WHAT YOU ARE ASKED TO DO | Set out exactly, and only, the lines running from the one containing "Ping Karsten TISI Titanium 10° Driver" to the bottom of the listing below; pictures stay out.

INPUT DATA |

------------------------------------

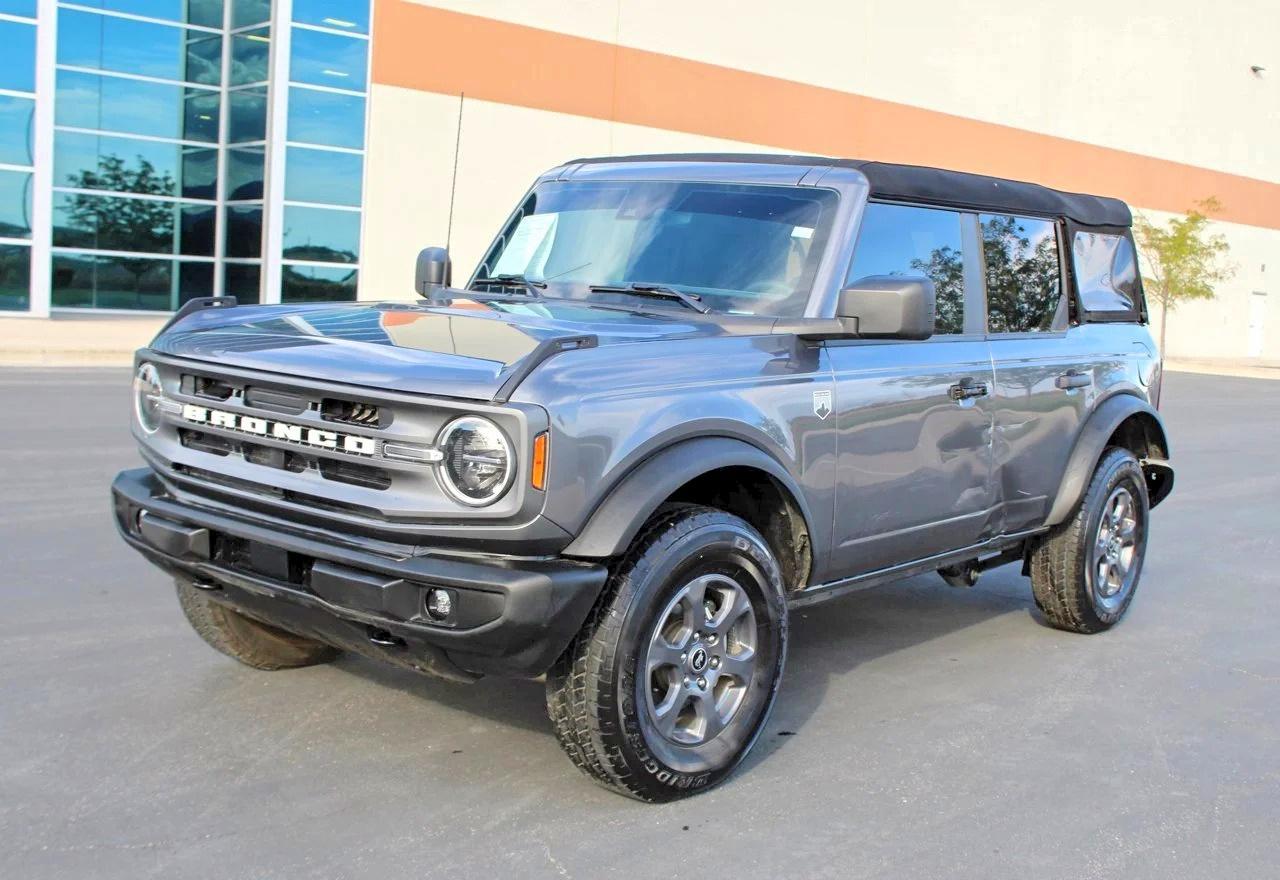 2024 Ford Bronco Big Bend - Image 4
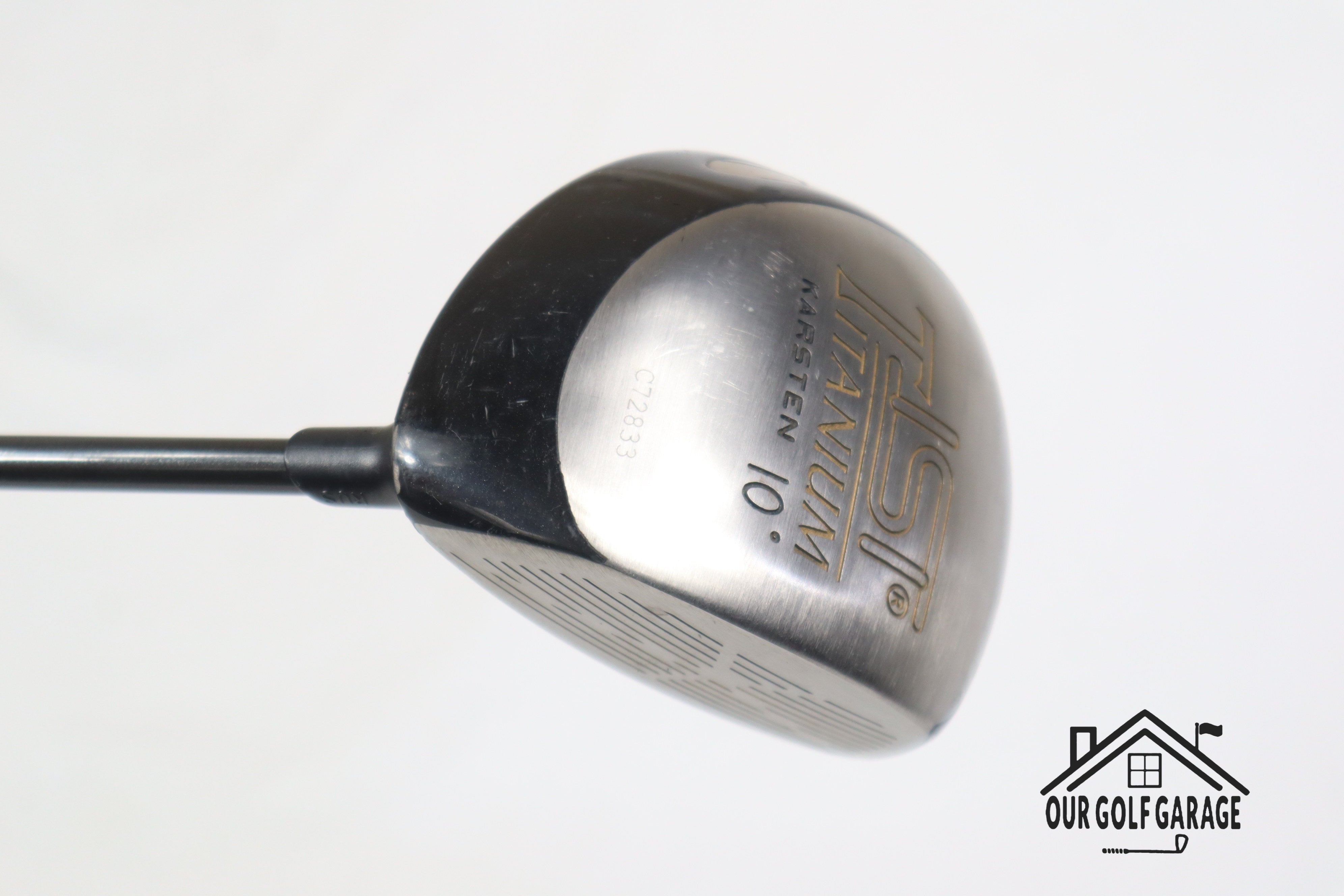 Ping Karsten TISI Titanium 10° Driver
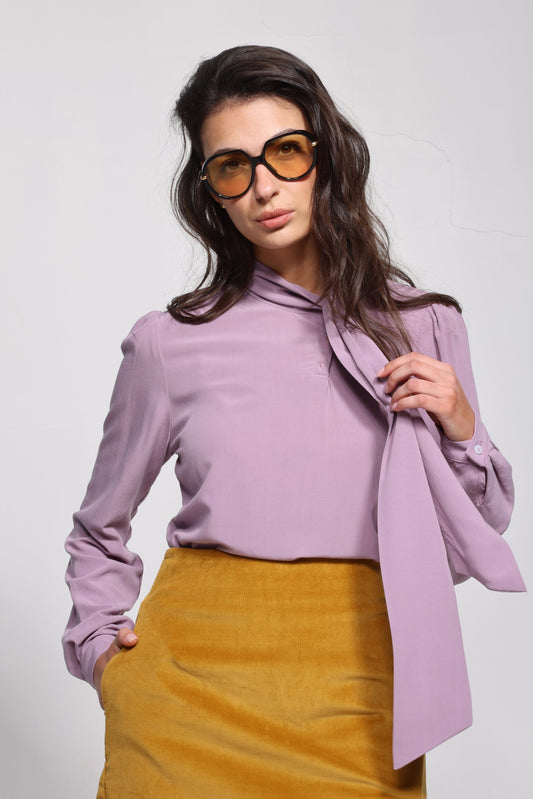 The Alessandra in Lilac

------------------------------------

SOLUTION FOR THIS PROBLEM |
 Ping Karsten TISI Titanium 10° Driver
 The Alessandra in Lilac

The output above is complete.